WORK REQUIRED — Nothing but the lines from the one containing "In the photo, which" to the end of the data should be returned, exactly as written; pictures are omitted.

SUPPLIED DATA —
-.-.-

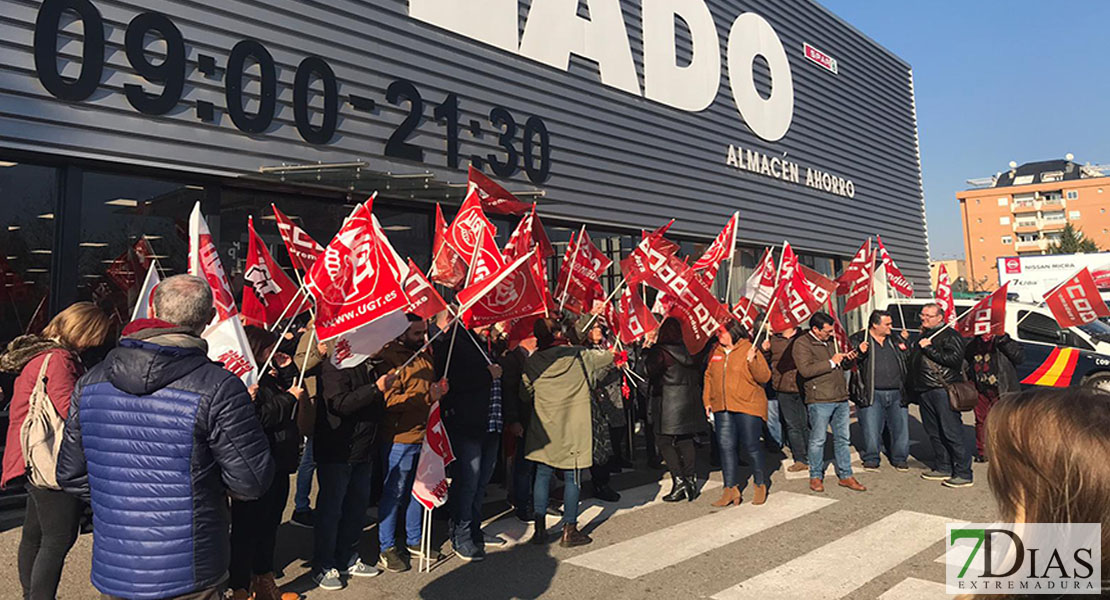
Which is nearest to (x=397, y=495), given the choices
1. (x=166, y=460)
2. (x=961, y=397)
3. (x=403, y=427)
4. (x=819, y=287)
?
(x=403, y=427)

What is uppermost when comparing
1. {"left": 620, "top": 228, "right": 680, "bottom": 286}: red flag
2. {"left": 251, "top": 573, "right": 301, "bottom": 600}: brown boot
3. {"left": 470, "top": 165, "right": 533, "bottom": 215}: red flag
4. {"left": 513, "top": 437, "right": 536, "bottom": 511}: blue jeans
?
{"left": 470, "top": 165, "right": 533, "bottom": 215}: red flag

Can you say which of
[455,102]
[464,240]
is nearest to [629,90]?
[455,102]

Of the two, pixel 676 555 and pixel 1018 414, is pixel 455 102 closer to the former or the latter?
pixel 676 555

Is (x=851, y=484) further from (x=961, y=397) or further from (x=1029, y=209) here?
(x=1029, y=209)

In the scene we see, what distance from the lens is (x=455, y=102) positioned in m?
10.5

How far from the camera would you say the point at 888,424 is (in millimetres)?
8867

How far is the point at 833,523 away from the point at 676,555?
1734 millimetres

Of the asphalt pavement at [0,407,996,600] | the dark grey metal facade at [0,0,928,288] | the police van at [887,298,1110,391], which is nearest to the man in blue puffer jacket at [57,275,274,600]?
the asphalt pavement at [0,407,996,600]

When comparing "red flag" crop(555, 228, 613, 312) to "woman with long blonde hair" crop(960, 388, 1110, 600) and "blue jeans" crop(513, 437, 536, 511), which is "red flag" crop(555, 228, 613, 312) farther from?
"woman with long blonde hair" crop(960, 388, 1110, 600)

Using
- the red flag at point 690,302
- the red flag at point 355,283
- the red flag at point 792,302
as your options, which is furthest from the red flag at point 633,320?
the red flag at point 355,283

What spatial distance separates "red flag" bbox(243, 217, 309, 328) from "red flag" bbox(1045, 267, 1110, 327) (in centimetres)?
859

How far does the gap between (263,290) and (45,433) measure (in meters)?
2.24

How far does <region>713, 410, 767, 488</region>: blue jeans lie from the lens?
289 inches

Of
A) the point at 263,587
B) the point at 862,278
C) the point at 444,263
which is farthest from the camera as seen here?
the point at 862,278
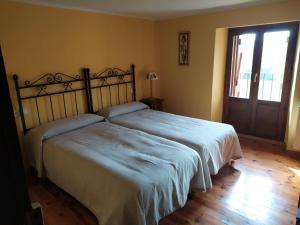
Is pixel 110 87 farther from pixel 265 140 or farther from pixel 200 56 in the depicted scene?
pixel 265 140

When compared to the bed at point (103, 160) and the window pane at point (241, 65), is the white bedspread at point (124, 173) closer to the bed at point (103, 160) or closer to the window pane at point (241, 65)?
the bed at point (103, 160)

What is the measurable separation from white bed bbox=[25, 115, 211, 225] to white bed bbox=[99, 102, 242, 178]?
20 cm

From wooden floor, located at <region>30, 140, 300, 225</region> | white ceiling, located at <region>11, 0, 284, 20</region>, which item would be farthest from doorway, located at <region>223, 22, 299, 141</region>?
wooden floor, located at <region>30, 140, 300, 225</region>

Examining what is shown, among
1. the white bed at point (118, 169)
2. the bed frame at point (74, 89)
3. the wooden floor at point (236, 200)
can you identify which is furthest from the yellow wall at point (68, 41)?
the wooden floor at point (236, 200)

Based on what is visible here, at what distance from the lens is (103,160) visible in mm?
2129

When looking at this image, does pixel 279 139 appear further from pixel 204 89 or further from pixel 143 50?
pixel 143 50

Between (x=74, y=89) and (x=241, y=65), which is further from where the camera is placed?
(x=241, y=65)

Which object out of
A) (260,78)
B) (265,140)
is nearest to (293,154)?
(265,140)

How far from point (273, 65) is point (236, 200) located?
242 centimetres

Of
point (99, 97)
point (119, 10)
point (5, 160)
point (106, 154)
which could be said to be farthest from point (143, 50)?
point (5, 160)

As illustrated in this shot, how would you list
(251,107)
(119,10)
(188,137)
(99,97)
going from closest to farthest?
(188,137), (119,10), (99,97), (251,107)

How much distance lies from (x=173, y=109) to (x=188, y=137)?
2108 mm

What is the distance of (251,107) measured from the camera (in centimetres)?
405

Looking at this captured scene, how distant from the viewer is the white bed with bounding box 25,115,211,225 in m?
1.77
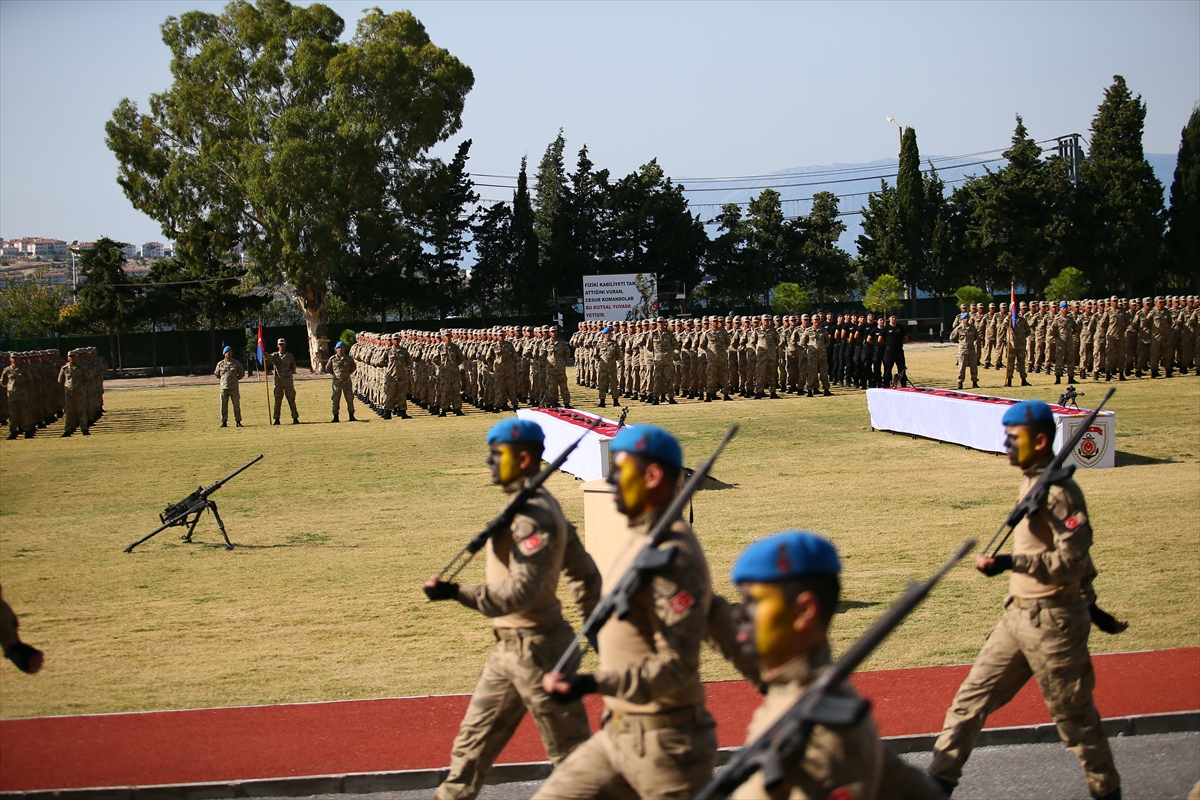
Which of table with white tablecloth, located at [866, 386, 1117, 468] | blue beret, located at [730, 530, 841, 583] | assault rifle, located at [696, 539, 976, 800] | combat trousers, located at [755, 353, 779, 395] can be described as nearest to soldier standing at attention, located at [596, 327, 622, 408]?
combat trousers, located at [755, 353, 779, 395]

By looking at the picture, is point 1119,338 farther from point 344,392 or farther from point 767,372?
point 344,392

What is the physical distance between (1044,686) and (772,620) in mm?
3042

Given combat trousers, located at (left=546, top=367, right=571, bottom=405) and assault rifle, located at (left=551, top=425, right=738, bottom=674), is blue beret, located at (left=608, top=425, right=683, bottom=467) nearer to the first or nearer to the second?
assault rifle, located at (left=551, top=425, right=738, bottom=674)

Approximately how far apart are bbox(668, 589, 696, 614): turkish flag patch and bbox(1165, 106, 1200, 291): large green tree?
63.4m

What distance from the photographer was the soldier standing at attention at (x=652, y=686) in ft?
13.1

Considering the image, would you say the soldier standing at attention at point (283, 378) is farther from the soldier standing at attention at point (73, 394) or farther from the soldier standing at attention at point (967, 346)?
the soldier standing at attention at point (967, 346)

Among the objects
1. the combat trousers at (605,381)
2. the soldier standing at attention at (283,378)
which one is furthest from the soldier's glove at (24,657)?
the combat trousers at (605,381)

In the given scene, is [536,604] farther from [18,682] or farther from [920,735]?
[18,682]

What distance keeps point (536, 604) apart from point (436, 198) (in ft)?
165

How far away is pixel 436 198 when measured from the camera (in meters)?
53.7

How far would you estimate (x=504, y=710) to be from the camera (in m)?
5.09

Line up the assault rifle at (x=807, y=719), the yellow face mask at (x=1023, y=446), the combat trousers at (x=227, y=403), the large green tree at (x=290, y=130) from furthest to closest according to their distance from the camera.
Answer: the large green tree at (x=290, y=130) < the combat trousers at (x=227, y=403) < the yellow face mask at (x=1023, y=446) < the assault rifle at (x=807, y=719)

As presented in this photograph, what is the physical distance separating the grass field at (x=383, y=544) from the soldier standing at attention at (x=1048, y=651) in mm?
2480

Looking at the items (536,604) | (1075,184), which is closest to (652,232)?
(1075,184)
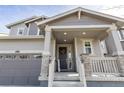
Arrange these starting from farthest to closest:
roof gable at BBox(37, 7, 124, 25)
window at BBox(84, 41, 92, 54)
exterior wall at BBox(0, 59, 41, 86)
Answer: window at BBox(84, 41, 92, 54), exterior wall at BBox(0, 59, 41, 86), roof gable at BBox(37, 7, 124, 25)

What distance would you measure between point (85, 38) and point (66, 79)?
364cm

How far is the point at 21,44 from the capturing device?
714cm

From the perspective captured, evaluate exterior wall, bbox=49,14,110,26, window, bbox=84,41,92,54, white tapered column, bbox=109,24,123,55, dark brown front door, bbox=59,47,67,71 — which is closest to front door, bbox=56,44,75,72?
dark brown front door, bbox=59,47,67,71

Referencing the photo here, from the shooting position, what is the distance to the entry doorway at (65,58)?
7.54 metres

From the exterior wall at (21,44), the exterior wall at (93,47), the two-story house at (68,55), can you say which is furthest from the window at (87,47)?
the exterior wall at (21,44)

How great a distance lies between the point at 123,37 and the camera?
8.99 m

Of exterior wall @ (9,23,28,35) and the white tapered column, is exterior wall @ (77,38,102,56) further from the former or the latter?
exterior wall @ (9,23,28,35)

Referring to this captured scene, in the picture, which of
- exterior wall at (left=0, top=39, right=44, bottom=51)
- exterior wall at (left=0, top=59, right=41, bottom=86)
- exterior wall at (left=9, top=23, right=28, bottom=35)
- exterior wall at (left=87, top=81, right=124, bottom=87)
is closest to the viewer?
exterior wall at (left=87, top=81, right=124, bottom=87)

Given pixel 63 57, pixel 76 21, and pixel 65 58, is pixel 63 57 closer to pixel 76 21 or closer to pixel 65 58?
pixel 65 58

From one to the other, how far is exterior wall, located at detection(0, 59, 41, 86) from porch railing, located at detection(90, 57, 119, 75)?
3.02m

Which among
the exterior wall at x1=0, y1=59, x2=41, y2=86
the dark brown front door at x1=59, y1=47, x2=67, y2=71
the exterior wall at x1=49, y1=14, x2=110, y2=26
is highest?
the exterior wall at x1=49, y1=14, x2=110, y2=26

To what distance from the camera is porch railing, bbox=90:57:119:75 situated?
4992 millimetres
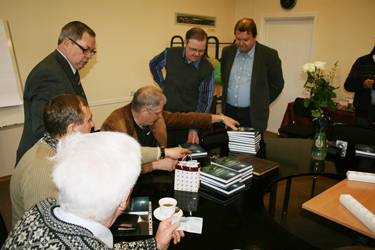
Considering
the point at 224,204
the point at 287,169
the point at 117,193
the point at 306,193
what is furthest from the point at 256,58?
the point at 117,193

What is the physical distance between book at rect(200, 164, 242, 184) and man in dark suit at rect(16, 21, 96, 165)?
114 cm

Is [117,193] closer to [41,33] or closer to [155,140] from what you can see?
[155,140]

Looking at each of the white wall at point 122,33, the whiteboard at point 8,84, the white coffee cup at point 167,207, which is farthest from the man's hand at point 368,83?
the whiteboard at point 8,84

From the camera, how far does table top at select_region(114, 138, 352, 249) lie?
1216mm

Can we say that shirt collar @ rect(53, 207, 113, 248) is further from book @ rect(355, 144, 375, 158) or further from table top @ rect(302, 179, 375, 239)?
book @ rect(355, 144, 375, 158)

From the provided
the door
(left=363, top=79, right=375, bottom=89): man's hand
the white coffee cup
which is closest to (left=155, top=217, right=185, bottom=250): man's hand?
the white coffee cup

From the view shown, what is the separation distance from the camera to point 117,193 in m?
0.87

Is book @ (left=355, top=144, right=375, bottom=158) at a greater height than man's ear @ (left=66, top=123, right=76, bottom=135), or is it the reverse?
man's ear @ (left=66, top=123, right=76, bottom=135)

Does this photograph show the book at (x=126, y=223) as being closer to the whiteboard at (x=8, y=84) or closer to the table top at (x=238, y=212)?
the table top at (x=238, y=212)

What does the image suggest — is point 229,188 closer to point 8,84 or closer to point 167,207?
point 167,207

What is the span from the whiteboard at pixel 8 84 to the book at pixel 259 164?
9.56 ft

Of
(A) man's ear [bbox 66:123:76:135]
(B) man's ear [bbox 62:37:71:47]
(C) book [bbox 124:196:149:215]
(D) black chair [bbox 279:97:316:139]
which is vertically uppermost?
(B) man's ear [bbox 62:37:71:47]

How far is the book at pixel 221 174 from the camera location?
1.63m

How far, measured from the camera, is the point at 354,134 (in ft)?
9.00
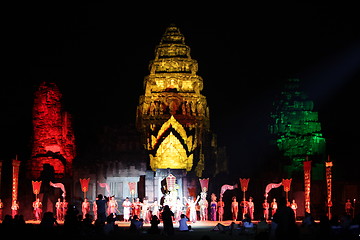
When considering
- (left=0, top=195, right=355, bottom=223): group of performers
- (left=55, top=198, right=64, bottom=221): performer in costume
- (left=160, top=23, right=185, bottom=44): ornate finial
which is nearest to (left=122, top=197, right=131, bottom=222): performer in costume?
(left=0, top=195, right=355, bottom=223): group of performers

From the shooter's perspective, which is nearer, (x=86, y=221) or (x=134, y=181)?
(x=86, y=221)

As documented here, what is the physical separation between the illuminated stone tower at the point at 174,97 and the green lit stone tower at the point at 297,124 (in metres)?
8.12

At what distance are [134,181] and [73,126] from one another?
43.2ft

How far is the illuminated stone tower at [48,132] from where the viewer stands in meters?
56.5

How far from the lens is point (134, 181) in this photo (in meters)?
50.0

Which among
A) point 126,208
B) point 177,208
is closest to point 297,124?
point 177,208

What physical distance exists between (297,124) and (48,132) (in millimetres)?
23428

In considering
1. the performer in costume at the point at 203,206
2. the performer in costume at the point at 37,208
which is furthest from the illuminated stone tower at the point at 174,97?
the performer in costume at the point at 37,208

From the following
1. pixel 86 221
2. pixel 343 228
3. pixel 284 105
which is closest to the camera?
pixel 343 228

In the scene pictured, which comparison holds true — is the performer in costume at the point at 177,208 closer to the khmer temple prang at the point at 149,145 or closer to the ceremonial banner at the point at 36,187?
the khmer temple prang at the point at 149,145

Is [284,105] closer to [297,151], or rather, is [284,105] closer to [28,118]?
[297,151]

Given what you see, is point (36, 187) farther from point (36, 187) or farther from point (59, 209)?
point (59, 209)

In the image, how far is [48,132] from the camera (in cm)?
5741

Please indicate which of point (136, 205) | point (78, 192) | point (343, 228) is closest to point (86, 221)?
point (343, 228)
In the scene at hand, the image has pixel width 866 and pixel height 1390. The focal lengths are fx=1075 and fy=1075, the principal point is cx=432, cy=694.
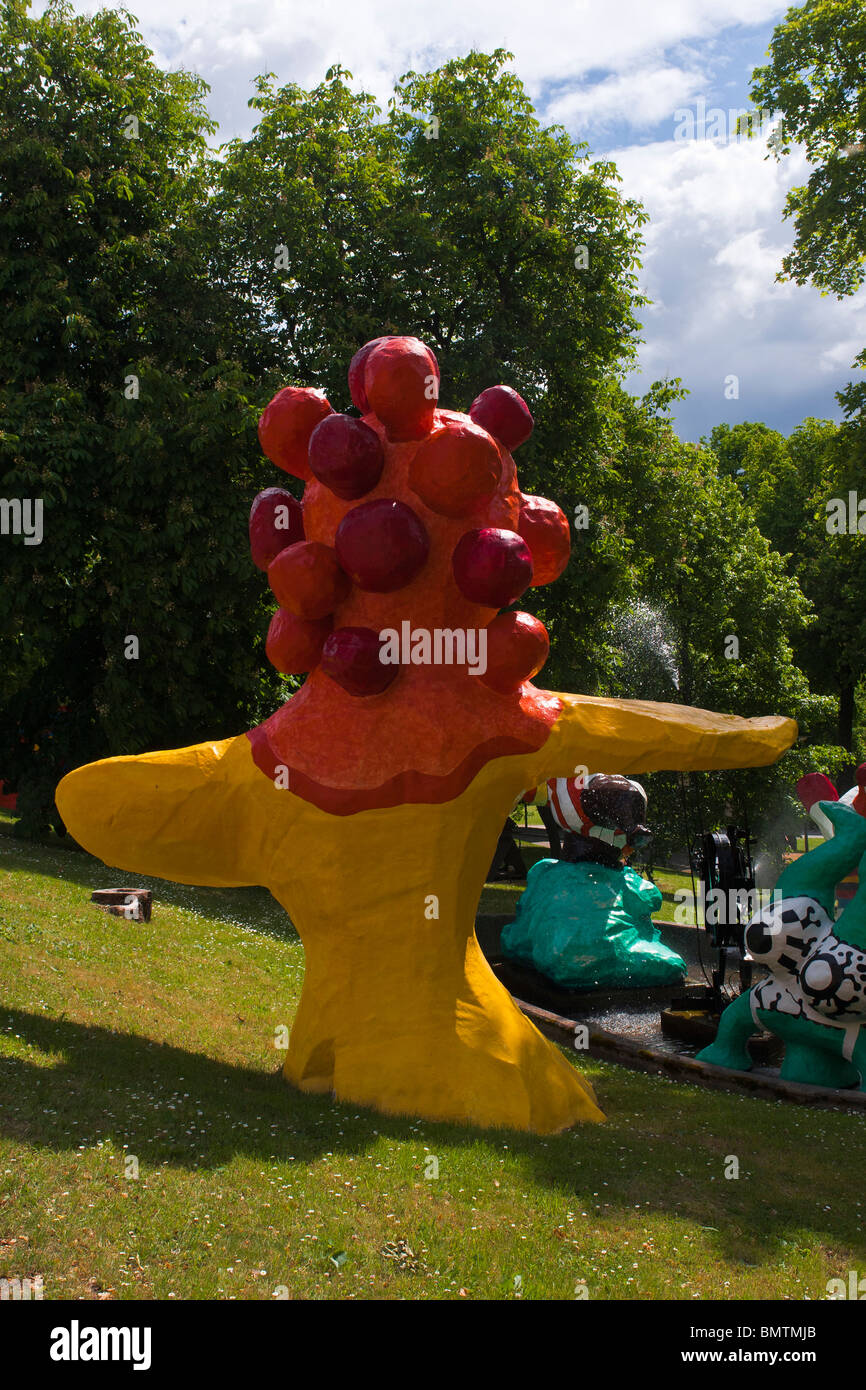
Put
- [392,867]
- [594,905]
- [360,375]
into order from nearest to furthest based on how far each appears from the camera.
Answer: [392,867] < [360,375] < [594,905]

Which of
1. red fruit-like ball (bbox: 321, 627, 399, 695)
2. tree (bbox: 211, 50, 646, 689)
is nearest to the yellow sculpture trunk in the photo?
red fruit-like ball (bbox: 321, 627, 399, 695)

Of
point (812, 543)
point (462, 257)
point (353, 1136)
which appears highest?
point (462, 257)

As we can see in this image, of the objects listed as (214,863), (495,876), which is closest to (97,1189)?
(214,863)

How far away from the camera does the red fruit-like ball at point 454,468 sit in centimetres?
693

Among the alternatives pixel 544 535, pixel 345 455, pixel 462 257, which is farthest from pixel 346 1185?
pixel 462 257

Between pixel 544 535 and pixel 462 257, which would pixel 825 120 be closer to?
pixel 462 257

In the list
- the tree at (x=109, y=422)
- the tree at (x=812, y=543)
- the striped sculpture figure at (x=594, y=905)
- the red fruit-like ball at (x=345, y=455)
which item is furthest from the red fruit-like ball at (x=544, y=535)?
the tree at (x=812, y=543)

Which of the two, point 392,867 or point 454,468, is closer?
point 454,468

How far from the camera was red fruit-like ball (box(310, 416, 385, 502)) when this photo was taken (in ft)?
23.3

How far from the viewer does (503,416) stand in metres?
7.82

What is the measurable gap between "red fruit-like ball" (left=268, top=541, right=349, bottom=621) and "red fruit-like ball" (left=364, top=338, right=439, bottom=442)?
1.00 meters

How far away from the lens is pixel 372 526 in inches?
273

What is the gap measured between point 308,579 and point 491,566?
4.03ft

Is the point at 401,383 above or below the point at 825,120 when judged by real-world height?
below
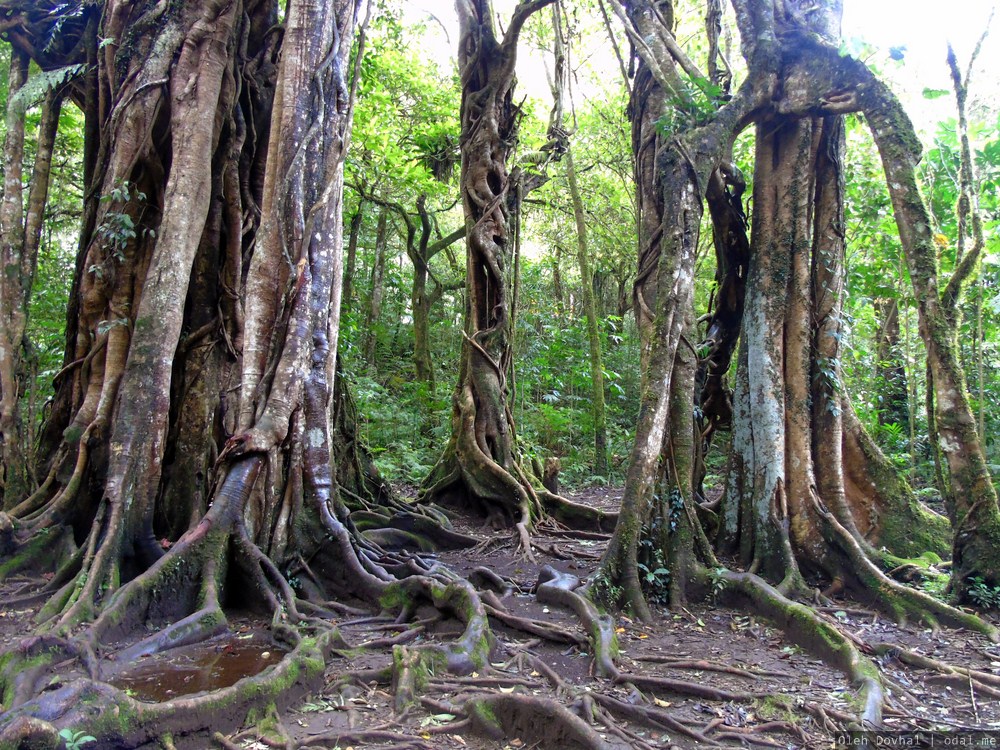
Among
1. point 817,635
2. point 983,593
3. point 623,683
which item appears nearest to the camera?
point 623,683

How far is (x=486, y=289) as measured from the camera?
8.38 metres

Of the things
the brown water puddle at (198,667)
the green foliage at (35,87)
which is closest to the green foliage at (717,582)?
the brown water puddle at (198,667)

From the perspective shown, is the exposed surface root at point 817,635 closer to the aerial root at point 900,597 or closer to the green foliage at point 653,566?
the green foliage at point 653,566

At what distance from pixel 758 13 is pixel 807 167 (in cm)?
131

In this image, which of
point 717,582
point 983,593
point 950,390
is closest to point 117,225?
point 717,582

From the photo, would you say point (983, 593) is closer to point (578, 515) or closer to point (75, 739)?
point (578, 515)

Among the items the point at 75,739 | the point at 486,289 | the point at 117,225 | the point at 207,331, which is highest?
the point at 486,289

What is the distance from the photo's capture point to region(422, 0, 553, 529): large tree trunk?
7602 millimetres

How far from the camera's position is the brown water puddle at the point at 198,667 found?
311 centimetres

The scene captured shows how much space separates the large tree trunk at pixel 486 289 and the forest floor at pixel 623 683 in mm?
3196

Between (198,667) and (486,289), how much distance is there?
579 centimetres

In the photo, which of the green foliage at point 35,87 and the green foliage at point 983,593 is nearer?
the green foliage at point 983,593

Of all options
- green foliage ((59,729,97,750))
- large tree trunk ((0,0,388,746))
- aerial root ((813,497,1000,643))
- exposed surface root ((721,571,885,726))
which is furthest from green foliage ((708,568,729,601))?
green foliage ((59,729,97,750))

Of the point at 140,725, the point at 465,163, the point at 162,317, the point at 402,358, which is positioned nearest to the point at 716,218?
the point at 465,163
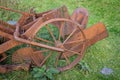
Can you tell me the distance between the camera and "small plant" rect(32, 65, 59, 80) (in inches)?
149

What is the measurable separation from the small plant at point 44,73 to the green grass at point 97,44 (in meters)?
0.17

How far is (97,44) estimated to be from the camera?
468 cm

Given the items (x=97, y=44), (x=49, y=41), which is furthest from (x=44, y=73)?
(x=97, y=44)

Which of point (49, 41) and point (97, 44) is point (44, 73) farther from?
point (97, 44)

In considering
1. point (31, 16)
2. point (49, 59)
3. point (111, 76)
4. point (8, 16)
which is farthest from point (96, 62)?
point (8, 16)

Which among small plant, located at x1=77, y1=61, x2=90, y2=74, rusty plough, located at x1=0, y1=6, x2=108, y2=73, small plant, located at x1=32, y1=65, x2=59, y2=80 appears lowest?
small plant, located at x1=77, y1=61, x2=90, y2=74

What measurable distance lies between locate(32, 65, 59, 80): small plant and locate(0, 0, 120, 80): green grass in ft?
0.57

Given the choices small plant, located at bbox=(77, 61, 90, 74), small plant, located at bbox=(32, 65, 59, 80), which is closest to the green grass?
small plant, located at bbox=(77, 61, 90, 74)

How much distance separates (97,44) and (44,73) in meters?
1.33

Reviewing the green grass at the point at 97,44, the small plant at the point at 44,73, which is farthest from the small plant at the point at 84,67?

-.-.-

SOLUTION BELOW —
In the photo, which of the green foliage at point 35,87 and the green foliage at point 983,593 is nearer?
the green foliage at point 983,593

Of all options
- green foliage ((59,729,97,750))
- large tree trunk ((0,0,388,746))
- aerial root ((813,497,1000,643))
- exposed surface root ((721,571,885,726))
which is furthest from green foliage ((708,568,729,601))?
green foliage ((59,729,97,750))

Of the point at 140,725, the point at 465,163, the point at 162,317, the point at 402,358, which is positioned nearest to the point at 716,218?
the point at 465,163
Can you tell me the distance between the camera and "small plant" rect(32, 65, 59, 80) (in inches)?
149

What is the measurable separation from the small plant at point 44,73 to the green grass at point 97,44 (in meters)?
0.17

How far is (97,44) estimated to be from the camera?
468 cm

Given the items (x=97, y=44), (x=49, y=41), which is furthest from (x=44, y=73)?
(x=97, y=44)

Which of point (49, 41) and point (97, 44) is point (44, 73) farther from?
point (97, 44)

In considering
1. point (31, 16)
2. point (49, 59)
3. point (111, 76)
4. point (8, 16)
which is farthest from point (96, 62)?
point (8, 16)

Which among small plant, located at x1=77, y1=61, x2=90, y2=74, rusty plough, located at x1=0, y1=6, x2=108, y2=73, small plant, located at x1=32, y1=65, x2=59, y2=80 appears lowest?
small plant, located at x1=77, y1=61, x2=90, y2=74

What measurable distance lies between locate(32, 65, 59, 80): small plant and locate(0, 0, 120, 80): green grass in ft?
0.57

Given the choices small plant, located at bbox=(77, 61, 90, 74), small plant, located at bbox=(32, 65, 59, 80), which is closest to the green grass?
small plant, located at bbox=(77, 61, 90, 74)

How much distance separates (97,44) and (44,73) in meters?
1.33

Reviewing the green grass at the point at 97,44, the small plant at the point at 44,73, which is farthest from the small plant at the point at 84,67?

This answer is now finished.